[BEGIN DATA FOR THE TASK]

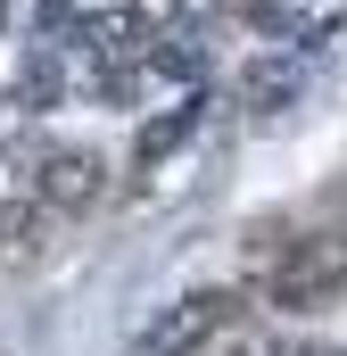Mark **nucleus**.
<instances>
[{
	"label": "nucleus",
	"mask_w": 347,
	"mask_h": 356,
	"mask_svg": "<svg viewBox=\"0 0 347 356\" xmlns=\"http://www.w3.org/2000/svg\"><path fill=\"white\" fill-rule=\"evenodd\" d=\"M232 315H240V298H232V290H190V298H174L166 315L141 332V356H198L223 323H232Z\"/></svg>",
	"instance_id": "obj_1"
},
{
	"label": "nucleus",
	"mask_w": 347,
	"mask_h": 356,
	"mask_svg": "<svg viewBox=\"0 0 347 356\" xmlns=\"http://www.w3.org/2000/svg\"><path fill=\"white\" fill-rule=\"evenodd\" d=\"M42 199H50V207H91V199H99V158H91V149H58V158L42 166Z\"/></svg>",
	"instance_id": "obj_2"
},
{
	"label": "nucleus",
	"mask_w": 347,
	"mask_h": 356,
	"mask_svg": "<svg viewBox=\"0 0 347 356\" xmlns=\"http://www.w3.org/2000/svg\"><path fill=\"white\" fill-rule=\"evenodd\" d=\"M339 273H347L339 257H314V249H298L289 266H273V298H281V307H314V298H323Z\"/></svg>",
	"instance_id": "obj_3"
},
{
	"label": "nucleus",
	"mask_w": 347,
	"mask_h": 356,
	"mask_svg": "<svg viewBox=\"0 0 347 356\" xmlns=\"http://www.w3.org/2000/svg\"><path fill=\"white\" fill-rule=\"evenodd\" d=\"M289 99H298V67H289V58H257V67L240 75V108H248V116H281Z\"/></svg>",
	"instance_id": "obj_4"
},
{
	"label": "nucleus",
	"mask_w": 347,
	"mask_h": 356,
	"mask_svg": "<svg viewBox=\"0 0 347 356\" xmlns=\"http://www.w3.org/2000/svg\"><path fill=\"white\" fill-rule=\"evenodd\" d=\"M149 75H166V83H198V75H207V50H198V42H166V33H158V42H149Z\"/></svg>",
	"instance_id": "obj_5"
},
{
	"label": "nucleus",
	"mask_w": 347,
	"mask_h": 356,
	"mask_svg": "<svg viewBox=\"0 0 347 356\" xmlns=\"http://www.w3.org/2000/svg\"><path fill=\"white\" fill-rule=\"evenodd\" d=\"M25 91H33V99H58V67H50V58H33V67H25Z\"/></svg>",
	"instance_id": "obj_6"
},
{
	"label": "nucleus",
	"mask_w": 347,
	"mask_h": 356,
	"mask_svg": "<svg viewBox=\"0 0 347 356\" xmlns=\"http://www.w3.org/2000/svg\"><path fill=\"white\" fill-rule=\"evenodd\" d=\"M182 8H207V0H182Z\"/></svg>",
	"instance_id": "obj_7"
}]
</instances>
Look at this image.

[END DATA FOR THE TASK]

• [WHAT IS BEING ASKED]: Return all of the rows above unchanged, line for line, but leave the pictures out.

• [RESPONSE BELOW]:
Mark **nucleus**.
<instances>
[{
	"label": "nucleus",
	"mask_w": 347,
	"mask_h": 356,
	"mask_svg": "<svg viewBox=\"0 0 347 356\" xmlns=\"http://www.w3.org/2000/svg\"><path fill=\"white\" fill-rule=\"evenodd\" d=\"M232 315H240V298H232V290H190V298H174L166 315L141 332V356H198L223 323H232Z\"/></svg>",
	"instance_id": "obj_1"
},
{
	"label": "nucleus",
	"mask_w": 347,
	"mask_h": 356,
	"mask_svg": "<svg viewBox=\"0 0 347 356\" xmlns=\"http://www.w3.org/2000/svg\"><path fill=\"white\" fill-rule=\"evenodd\" d=\"M42 199H50V207H91V199H99V158H91V149H58V158L42 166Z\"/></svg>",
	"instance_id": "obj_2"
},
{
	"label": "nucleus",
	"mask_w": 347,
	"mask_h": 356,
	"mask_svg": "<svg viewBox=\"0 0 347 356\" xmlns=\"http://www.w3.org/2000/svg\"><path fill=\"white\" fill-rule=\"evenodd\" d=\"M339 273H347L339 257H314V249H298L289 266H273V298H281V307H314V298H323Z\"/></svg>",
	"instance_id": "obj_3"
},
{
	"label": "nucleus",
	"mask_w": 347,
	"mask_h": 356,
	"mask_svg": "<svg viewBox=\"0 0 347 356\" xmlns=\"http://www.w3.org/2000/svg\"><path fill=\"white\" fill-rule=\"evenodd\" d=\"M289 99H298V67H289V58H257V67L240 75V108H248V116H281Z\"/></svg>",
	"instance_id": "obj_4"
},
{
	"label": "nucleus",
	"mask_w": 347,
	"mask_h": 356,
	"mask_svg": "<svg viewBox=\"0 0 347 356\" xmlns=\"http://www.w3.org/2000/svg\"><path fill=\"white\" fill-rule=\"evenodd\" d=\"M149 75H166V83H198V75H207V50H198V42H166V33H158V42H149Z\"/></svg>",
	"instance_id": "obj_5"
},
{
	"label": "nucleus",
	"mask_w": 347,
	"mask_h": 356,
	"mask_svg": "<svg viewBox=\"0 0 347 356\" xmlns=\"http://www.w3.org/2000/svg\"><path fill=\"white\" fill-rule=\"evenodd\" d=\"M25 91H33V99H58V67H50V58H33V67H25Z\"/></svg>",
	"instance_id": "obj_6"
},
{
	"label": "nucleus",
	"mask_w": 347,
	"mask_h": 356,
	"mask_svg": "<svg viewBox=\"0 0 347 356\" xmlns=\"http://www.w3.org/2000/svg\"><path fill=\"white\" fill-rule=\"evenodd\" d=\"M182 8H207V0H182Z\"/></svg>",
	"instance_id": "obj_7"
}]
</instances>
Look at this image.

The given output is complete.